Cole shrugged. “I guess so.”

“That’s all you ever say, damn you. I guess so, I suppose so, I’m sorry, I don’t know. Get with it, will you?”

“All right. I’ll get with it.”

“Good man. Drink your coffee.”

“I don’t want it.”

“Then let’s go.”

They left, and passed the three high-schoolers again, and Nick led the way down the street to the right. “It’s two blocks down,” he said.

They walked in more relaxed silence now, Cole feeling relieved about the Rita problem. It hadn’t been solved, but Nick had assured him it could be evaded, which was just as good. They crossed one intersection, and then Cole said, “What’s his name again?”

“Who?”

“This guy, at the party. The one whose house it is.”

“Oh. Fred. Fred Crawford. You met him last week, remember? Christmas Day. First guy we ran into.”

Cole nodded, remembering. “Tall, blond hair. He’s got kind of a paunch, but he’s thin.”

“That’s the one.”

“Tell me about him.”

Nick hesitated, and then said, “You first. Tell me what you remember.”

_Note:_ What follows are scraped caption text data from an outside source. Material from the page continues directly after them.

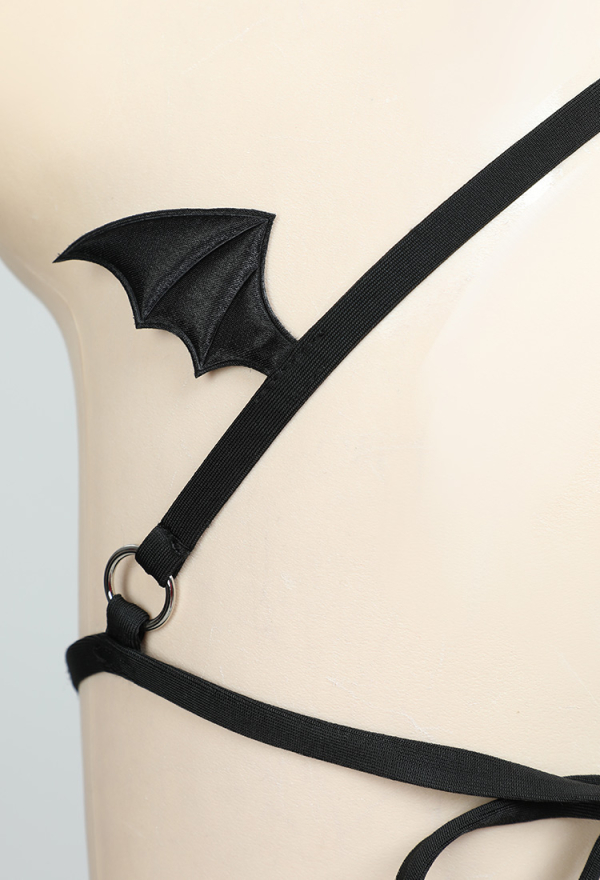 NIGHT WIDOW Gothic Bat Style Black Two-Piece Swimsuit Halter Lace-up Top and Low Waist Triangle Bottom Bathing Suit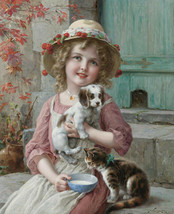 New Friends - Emile Vernon Puppy Kitty Cat Little Blonde Girl Kids Child 12x15 ❤ - £38.77 GBP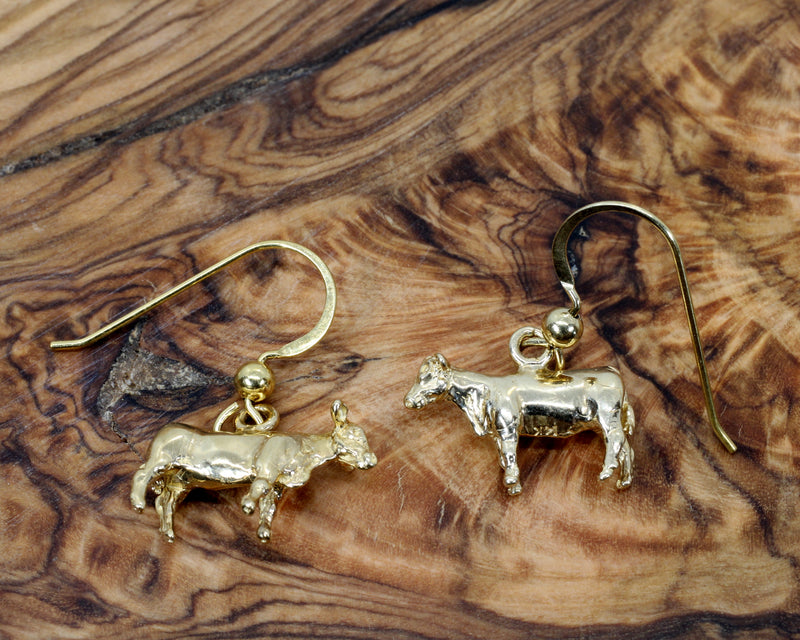 Gold Show Heifer Earrings made in Solid 14kt Gold for Her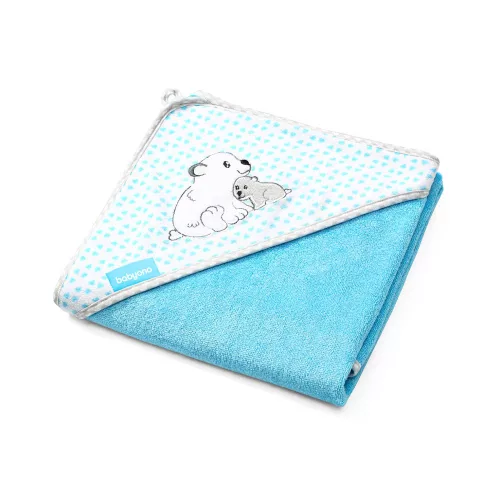 BabyOno fürdőlepedő kapucnis bambusz 100x100cm kék jegesmedve 346/02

“I don’t remember anything.”

“You aren’t even trying.”

Cole stopped, and frowned as though he were in pain. “I don’t know what’s the matter with me,” he said. “It’s like I don’t have the energy.”

“Force yourself. Tell me about Fred Crawford.”

They stood facing each other on the sidewalk. Slowly, Cole said, “I remember what he looks like. I just told you that.”

Nick nodded. “Right. What else?”

“He’s married?”

“You asking or telling?”

“I’m trying to remember her. Red hair?”

“That’s up to you.”

“Well, let me know when I’m right, for God’s sake.”

Nick shook his head. “This isn’t Twenty Questions,” he said.

Cole shook his head like a boxer shaking off a daze. “I’m really trying, Nick, I really am.”

“Good.”

“His wife has red hair. She’s—she’s short and kind of heavy. Wait a second, she’s pregnant.”